Stored data entries

┄┄┄┄┄┄

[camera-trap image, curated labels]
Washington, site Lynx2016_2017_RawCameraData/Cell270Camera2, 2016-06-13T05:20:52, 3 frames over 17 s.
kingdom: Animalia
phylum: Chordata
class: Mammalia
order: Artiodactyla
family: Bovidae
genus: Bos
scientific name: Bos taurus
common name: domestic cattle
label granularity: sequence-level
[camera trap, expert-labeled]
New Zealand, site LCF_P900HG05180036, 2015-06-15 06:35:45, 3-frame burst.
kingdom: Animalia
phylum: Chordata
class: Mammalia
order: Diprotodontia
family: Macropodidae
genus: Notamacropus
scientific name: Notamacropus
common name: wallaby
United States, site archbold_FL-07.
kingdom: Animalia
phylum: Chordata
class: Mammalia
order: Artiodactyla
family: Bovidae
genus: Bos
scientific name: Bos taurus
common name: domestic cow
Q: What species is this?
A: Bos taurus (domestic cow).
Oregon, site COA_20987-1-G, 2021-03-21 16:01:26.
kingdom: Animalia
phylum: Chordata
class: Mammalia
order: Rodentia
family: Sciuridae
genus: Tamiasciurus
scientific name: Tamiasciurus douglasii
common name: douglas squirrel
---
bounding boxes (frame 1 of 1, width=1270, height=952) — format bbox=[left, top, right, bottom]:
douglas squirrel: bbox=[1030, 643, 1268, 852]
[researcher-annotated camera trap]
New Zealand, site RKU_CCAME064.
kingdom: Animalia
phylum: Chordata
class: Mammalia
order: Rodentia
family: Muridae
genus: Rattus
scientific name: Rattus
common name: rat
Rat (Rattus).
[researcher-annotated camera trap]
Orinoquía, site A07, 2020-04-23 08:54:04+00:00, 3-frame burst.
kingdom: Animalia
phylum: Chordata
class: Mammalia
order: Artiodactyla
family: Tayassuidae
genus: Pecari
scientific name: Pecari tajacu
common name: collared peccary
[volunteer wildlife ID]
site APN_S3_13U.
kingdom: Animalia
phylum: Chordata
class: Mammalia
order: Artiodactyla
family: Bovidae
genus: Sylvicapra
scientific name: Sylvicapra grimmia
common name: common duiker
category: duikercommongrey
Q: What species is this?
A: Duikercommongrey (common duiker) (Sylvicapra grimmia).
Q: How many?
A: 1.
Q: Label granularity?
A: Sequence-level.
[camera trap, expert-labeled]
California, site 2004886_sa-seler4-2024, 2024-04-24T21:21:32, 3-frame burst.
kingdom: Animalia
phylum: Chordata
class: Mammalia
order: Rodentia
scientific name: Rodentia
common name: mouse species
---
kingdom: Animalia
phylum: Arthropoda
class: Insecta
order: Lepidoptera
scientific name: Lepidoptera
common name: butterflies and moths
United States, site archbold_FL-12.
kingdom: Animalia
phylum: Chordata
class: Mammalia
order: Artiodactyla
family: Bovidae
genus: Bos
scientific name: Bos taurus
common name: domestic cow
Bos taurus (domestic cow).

┄┄┄┄┄┄

Work instructions
In the records above, find every line with the word "granularity" and copy it.

Task result
label granularity: sequence-level
Q: Label granularity?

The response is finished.